À sa droite, affalé dans le large fauteuil des invités, le Capitaine Aleysworth se tenait au bord, tête baissée, le visage froncé par la réflexion. Il avait un œil au beurre noir et un large pansement sur la tempe gauche. Depuis quand avait-il ces blessures au visage ? Et une main enroulée dans un bandage bien serré ?

La Cavalière se racla la gorge pour signaler son réveil à son supérieur. Elle se redressa en se maintenant la tête, persuadée que celle-ci allait se décrocher de son corps, tellement elle la sentait lourde.

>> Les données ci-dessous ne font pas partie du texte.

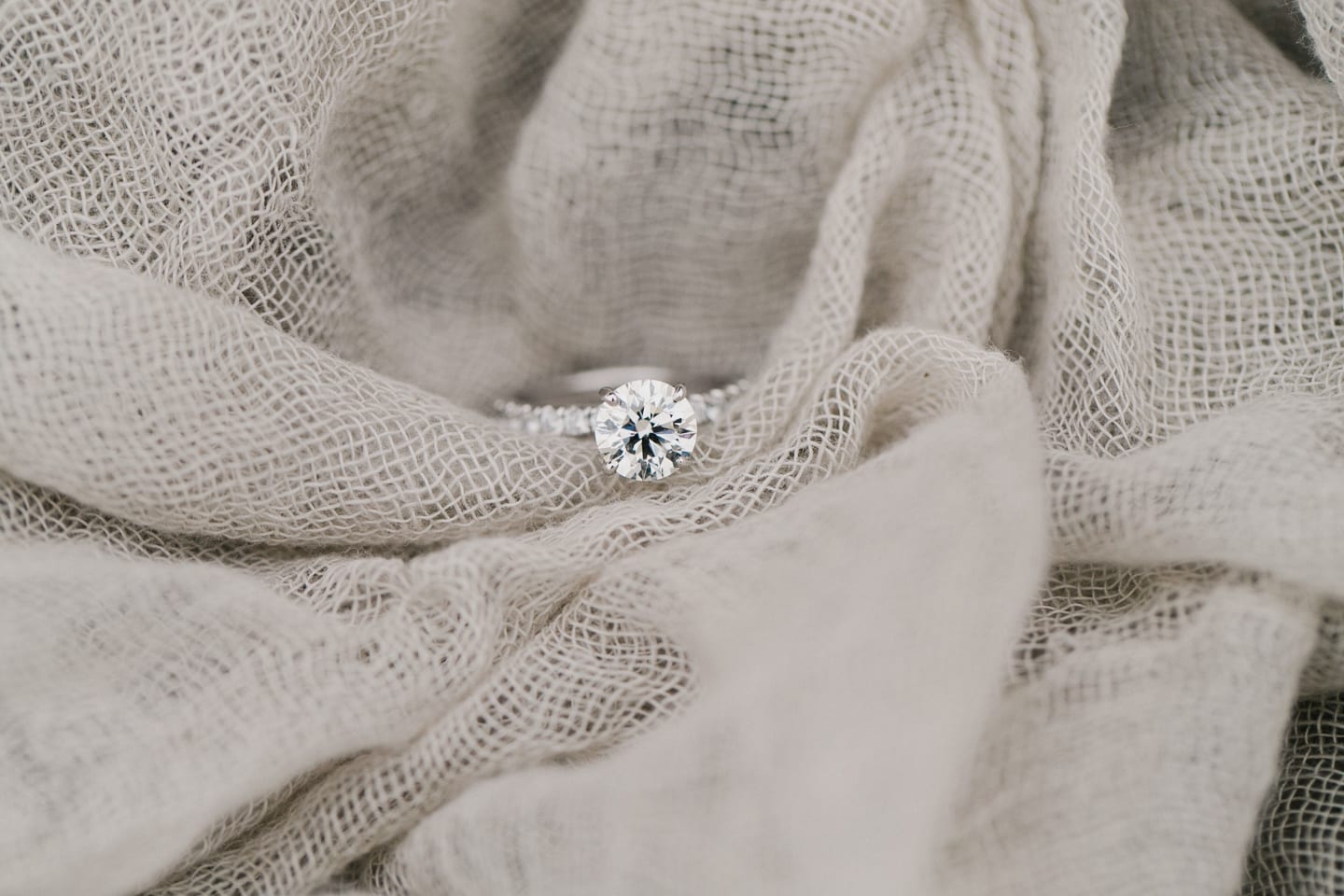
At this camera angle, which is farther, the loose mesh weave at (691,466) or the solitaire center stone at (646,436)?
the solitaire center stone at (646,436)

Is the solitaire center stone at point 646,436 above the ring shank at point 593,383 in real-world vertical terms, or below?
above

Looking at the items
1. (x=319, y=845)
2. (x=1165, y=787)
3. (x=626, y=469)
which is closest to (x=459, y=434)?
(x=626, y=469)

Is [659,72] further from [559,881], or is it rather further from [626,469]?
[559,881]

Remarquant qu'elle venait de reprendre connaissance, le Capitaine Aleysworth se releva et s’avança vers son lit. Il plongea la main dans sa poche et en sortit un morceau de papier jauni et plié. Le cœur de Lilly se serra, lorsqu’elle reconnut l’objet qu’il avait entre les mains ; la lettre de son père. Il la laissa glisser de sa main et elle tomba sur les jambes de la patiente. La Cavalière eut l'impression que sa respiration se coupait de nouveau. La panique s'empara d'elle en imaginant comment le Capitaine avait pu réagir en lisant cette stupide lettre.

Toujours l’air pensif, il se dirigea vers la sortie de la chambre. Sans lui adresser un regard, il ouvrit la porte et, au dernier moment, se retourna en fixant le sol. Il n'était pas du tout décidé à affronter le regard de sa subordonnée après cette trahison.

- Owen Miller, le tir qu’Haziel a été obligé de prendre à ta place, c’est parce que tu n’étais pas capable de tirer, à cause de la peur, ou parce que tu ne voulais pas tirer ?

- Capitaine, je peux vous expliquer, je…

- Réponds à ma question, Lilly, coupa-t-il, en colère.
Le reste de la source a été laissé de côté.